Reason for not absorbing as much CO2 by eastern Amazon

  • Over the years as fossil-fuel emissions across the world have increased, the Amazon forests have absorbed CO2 from the atmosphere, helping to moderate the global climate.
  • But researchers are not saying that because of significant levels of deforestation over the course of 40 years, there has been a long-term decrease in rainfall and increase in temperatures during the dry season.
  • Because of these reasons the eastern Amazon forests are no longer carbon sinks, whereas the more intact and wetter forests in the central and western parts are neither carbon sinks nor are they emitters.
  • Another reason for the eastern region not being able to absorb as much CO2 as it did previously is the conversion of forests into agricultural land, which has caused a 17% decrease in the forest cover, an area that is almost the size of continental US.
  • In the southeast region, which forms about 20% of the Amazon basin and has experienced about 30% of the deforestation in the last four decades, scientists have recorded a 25% reduction in precipitation and a temperature increase of at least 2.7 degrees Fahrenheit or 1.5 degrees Celsius during the dry months of August, September and October.
  • This means that if the ability of tropical forests to act as carbon sinks is to be maintained, fossil fuel emissions need to be reduced and temperature increases need to be limited as well.

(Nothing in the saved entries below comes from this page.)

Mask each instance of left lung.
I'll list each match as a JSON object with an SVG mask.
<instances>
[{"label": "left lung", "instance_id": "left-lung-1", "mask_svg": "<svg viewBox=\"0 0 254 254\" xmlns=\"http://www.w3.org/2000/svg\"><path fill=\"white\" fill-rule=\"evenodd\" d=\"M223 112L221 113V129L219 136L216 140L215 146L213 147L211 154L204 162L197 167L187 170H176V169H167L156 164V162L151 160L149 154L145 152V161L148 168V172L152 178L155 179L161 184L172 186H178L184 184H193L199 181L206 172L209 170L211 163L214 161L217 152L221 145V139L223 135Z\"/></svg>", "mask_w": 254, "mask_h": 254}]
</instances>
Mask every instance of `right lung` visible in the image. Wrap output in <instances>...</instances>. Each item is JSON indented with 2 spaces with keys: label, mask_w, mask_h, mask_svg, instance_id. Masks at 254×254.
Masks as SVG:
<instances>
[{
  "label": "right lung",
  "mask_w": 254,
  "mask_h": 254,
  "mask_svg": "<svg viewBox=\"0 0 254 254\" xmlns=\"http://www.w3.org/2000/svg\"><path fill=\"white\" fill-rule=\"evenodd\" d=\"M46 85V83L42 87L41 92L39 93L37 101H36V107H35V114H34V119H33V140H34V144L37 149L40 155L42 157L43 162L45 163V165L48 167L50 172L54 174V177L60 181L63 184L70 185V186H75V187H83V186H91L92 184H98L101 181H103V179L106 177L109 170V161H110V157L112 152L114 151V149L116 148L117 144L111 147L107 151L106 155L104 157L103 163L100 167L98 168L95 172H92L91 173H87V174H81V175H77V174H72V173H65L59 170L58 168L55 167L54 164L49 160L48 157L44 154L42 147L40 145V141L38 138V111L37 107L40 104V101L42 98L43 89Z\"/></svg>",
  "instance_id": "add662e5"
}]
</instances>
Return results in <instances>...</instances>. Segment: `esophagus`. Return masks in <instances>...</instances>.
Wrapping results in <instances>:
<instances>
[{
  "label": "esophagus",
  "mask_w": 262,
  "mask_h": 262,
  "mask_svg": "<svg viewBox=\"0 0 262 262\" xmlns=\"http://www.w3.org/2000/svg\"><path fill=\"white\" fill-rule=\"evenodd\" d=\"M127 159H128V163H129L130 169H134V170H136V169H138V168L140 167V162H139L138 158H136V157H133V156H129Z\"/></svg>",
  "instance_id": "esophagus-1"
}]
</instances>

Importance of Amazon Forest

  • Diversity in wildlife:
  • Amazon has a wide variety of wildlife species, from pond-hopping poison frogs to spotted jaguars slinking around in the dead of night, it is the houses of the world’s most charismatic plants and animals. These species keep the forest healthy and wealthy.
  • More than 40,000 plant species have been found in the Amazon rainforest. Many of them have important medicinal uses or are found in the foods we eat. This plays an active role in regulating the ecosystem
  • Amazon River’s Riches:
  • The Amazon River is the second longest river in the world, next to the Nile.
  • It has the highest rate of rainfall in the world.
  • A recent study suggested that wetlands in the Amazon hold over 53 percent of the more than 6,727 tree species counted in the Amazon.
  • It plays an important part in regulating the world’s oxygen and carbon cycles.
  • It produces roughly 6% of the world’s oxygen and has long been thought to act as a carbon sink, meaning it readily absorbs large amounts of carbon dioxide from the atmosphere.

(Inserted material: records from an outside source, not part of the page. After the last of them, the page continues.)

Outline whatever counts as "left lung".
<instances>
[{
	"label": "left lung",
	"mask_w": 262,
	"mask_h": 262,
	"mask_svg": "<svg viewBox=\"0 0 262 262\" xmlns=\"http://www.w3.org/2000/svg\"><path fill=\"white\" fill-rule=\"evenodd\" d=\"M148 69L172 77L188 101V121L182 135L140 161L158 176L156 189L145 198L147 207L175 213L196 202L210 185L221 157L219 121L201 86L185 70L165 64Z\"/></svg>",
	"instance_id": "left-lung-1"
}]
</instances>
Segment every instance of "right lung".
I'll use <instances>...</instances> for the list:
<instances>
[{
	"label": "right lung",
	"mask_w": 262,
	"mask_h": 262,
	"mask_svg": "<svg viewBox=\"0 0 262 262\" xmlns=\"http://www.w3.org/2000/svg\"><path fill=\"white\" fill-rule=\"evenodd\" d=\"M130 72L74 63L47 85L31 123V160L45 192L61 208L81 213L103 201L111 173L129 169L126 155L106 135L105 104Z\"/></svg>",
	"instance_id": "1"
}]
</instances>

Effect of forest fires on biodiversity

  • Amazon rainforest holds at least 10% of the world’s biodiversity. As per latest reports more than 9000 forest fires has been ragging simultaneously.
  • Effect of forest fires on environment:
  • Forest fire is the significant source of emitted carbon.
  • It contributes to global warming that leads to biodiversity changes.
  • At regional and local level, it led to change in biomass stocks, alter hydrological cycle.
  • It also has subsequent effects for marine systems like coral reefs.
  • It impacts functioning of plant and animal species.
  • Smokes from fires reduce photosynthetic activity and can be detrimental to the health of human and animals.
  • It increased probability of further burning in subsequent years.
  • Consequences of repeated burns are detrimental as it is the key factor in the impoverishment of biodiversity in rainforest ecosystem.
  • Replacement of vast areas of forest with grasslands is another negative ecological impact of fires in tropical rain forest.